In countries with high malaria endemicity, few studies have been carried out to assess the real role of malaria in the etiology of postoperative febrile syndrome. Some African authors report that malaria is a permanent and significant risk in the event of surgery in a tropical environment and recommend chemoprophylaxis during major interventions: Takongmo et al. in 1993 in Cameroon [13] ; Longombe et al. in 1989 in Zaire; Djibo et al. in 2001 in Niger [22] and Anteyi et al. in 2003 in Nigeria [23] .

However, other authors minimize this risk Diako et al. in 1994 in Bobo-Dioulasso [24] , in Burkina Faso, Keita K. in Bamako in Mali in 1996. In Mali, very few studies have been carried out in a surgical environment: according to Keita K. (1996), the frequency of malaria in a surgical setting was 2.3% and Tembiné I. in 2003 [5] [6] .

The cost of post-operative malaria management is comparable to that of malaria treatment in Mali.

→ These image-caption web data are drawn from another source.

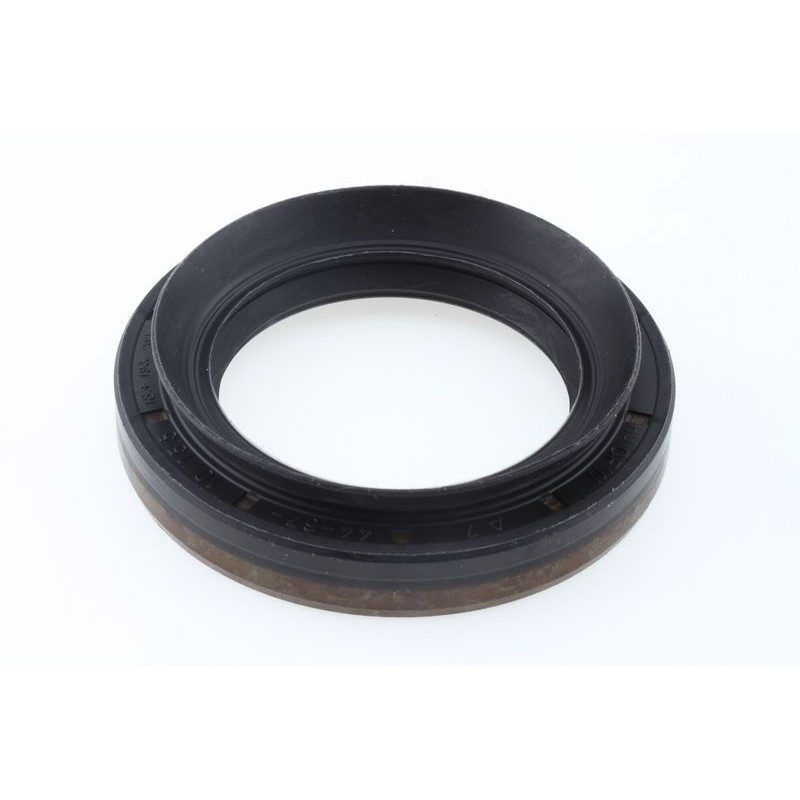 CORTECO 01025620B Retén para ejes, caja de cambios manual Salida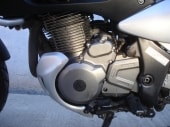 ΑΝΤΑΛΛΑΚΤΙΚΑ SUZUKI XF 650 FREEWIND 650 1999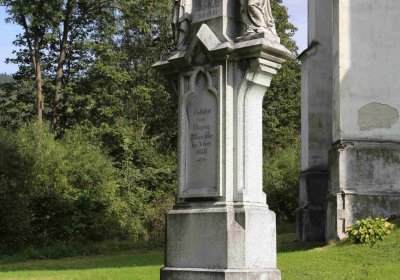 Marek Zdeněk, Větrovská Barbora, 2016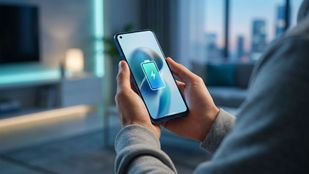 വൺപ്ലസ് നോർഡ് 6: ചാർജർ മറക്കാം, വിപ്ലവകരമായ ബാറ്ററി കരുത്ത്!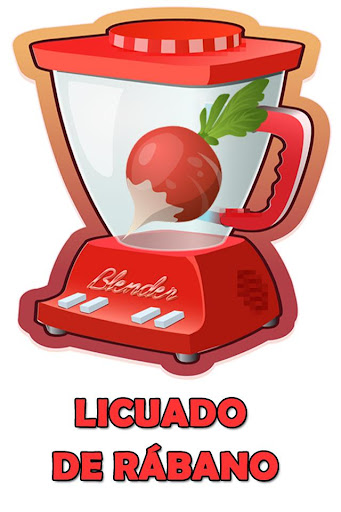 Licuados para Bajar de Peso Screen 2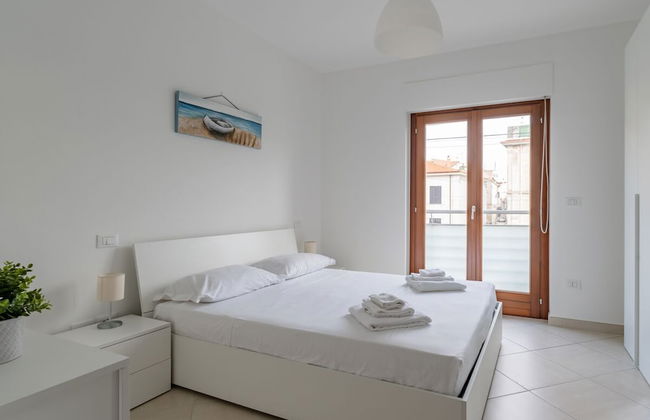 Pantaleone Rapino 56 - Foto 5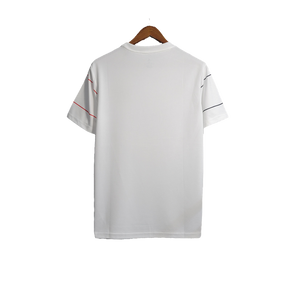 camisa-flamengo-22-23-edição-comemorativa-branco-versão-torcedor-2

At the end of this study, we note the low frequency of malaria in surgical settings and the possibility of hospital infection of malaria. It is a serious pathology that can lead to postoperative complications when diagnosis is late. Treatment is based on quinine salts, artesunate and CTA after a biological diagnosis by thick blood smear or rapid diagnostic test. Preventive measures must be taken: raising staff awareness of the existence of the occurrence of malaria following surgery; regular spraying of healthcare facilities against mosquitoes during the transmission season; use of impregnated mosquito nets.

5. Conclusions

Malaria is an endemic disease in Mali, especially in the Sudano-Sahelian zone, a public health problem. The main signs identified were fever, headache, vomiting and physical asthenia. Hospital infection of malaria is possible but the frequency was low in our series. Seriously, malaria can lead to postoperative complications when the diagnosis is late.

Diagnosis was based on positive thick blood and TDR justifying treatment with quinine salts, artesunate and CTA.

Acknowledgements

To the patients, to the staff of the general surgery department of the CS Ref of the commune I of the district of Bamako.

Conflicts of Interest

The authors declare no conflicts of interest regarding the publication of this paper.